Yes, if... I were on the way  which I am not  boo hoo to me


----------



## Surreal (Sep 28, 2007)

Aww, I'm sorry.


----------



## Redin Outmir (Oct 7, 2007)

Yes, If...I were on the way. I live in Georgia, but maybe we could have one going from FL to PA? I'd be able to go, and possibly provide some transportation. Either way there is always Furry Weekend Atlanta.


----------



## Surreal (Oct 7, 2007)

I don't know about that, someone else would have to organize the east coast if they want a road con.  As it stands, we're not getting really enough positive feedback to bother so it looks like it's gonna be a bust.  Maybe next time. *Smiles sadly*


----------



## Deretto_Eevee (Oct 23, 2007)

being in the corner [Florida] shows that there wouldn't be much hope for me. xP


----------



## MacroKaiju (Oct 26, 2007)

I still like the idea but yea seeing that it'll miss alot of people is disheartening.

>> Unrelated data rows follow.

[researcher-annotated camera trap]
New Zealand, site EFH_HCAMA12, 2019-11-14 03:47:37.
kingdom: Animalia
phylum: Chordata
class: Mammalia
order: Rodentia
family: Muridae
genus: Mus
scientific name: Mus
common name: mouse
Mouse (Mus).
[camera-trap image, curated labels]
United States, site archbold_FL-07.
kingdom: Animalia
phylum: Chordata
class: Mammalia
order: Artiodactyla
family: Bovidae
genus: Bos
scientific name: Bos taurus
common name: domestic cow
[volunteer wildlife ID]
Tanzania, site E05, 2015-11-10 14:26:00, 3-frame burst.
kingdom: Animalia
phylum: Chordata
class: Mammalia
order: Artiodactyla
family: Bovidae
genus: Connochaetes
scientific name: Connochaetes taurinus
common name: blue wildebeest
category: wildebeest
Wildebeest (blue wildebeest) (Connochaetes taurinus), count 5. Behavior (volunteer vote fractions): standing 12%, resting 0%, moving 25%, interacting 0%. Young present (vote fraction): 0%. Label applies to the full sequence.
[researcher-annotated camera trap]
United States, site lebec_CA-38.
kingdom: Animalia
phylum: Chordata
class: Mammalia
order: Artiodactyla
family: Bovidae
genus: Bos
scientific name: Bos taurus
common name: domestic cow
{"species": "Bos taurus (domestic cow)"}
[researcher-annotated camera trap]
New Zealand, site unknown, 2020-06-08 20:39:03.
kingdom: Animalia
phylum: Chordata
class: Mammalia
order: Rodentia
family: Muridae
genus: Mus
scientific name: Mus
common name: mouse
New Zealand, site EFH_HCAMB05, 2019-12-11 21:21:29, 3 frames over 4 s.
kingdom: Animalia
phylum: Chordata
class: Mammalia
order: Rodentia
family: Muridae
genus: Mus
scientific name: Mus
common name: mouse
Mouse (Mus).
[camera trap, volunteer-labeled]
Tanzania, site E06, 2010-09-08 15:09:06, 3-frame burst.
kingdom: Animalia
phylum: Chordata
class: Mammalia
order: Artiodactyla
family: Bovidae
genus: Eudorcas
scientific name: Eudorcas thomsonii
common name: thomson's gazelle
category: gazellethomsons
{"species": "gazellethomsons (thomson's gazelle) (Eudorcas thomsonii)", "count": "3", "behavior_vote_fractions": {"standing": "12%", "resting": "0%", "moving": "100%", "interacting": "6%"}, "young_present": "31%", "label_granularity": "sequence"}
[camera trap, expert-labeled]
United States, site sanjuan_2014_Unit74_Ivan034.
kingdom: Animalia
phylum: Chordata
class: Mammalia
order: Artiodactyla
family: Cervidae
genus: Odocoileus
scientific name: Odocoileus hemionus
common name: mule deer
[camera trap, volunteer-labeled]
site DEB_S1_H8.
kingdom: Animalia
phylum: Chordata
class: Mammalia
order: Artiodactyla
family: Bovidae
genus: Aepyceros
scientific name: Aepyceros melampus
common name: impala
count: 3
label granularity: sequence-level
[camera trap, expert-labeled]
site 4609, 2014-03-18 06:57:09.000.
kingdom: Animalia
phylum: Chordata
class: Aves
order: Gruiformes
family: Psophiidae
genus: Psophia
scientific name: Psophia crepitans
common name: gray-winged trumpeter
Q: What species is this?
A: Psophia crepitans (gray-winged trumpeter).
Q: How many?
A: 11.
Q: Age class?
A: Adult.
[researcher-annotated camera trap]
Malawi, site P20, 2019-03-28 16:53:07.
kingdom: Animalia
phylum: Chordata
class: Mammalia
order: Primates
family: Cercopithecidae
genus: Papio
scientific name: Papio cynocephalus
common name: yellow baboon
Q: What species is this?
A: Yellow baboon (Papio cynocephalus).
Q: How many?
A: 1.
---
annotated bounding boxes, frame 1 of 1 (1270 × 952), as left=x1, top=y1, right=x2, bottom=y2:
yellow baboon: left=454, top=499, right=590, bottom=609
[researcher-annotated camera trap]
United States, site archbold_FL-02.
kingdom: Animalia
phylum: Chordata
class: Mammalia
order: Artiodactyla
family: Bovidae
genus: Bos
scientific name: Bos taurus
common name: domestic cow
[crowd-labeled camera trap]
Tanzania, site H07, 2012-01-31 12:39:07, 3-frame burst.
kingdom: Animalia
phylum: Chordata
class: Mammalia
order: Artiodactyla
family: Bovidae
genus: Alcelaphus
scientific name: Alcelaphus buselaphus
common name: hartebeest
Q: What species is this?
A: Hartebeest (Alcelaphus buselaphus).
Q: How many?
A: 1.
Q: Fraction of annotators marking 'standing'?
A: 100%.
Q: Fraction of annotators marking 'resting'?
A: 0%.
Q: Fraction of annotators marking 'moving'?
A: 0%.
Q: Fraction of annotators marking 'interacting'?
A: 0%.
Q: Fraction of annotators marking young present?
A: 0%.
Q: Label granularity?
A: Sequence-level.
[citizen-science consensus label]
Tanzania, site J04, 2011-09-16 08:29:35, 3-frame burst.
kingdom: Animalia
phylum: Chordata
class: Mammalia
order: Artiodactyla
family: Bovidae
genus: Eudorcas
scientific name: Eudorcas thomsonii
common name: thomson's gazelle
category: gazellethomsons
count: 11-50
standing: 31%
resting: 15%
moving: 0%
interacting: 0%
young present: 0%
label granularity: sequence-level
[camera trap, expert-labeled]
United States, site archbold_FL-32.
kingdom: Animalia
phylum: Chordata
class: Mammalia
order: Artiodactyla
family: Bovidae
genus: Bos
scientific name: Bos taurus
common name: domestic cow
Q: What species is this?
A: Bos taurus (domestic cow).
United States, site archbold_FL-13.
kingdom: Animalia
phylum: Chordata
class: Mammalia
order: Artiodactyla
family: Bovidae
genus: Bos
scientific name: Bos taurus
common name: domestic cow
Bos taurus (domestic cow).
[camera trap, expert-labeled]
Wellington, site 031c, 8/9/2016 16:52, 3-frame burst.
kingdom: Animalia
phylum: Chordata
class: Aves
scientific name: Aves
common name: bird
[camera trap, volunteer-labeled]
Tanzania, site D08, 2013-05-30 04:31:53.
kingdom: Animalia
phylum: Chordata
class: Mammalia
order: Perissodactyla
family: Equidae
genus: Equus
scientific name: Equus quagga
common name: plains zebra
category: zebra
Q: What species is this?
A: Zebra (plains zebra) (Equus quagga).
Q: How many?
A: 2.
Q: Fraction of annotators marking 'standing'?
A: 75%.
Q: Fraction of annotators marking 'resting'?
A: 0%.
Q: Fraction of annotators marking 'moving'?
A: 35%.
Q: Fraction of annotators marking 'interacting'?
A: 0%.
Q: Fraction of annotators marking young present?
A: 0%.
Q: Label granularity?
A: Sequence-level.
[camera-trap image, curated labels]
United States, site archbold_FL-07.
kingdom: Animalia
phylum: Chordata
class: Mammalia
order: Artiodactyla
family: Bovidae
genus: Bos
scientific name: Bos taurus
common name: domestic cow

I would suggest a RC north and south but... where exactly is a good starting point for them? Then add to it the itenerary; some will leave before/after RC passes through. But then again. There are other furry forums other than this, there are obviously more than 20 furs that attend AC so it's still valid. The more you spread this idea the more I'm sure you'll find that'll do it. Yes it'll miss quite a  few but just getting it together if not joining other caravans that'll form closer to the date will still be interesting. I'm still gonna try and get the westbound half at least halfway put together, even if haphazzard.


----------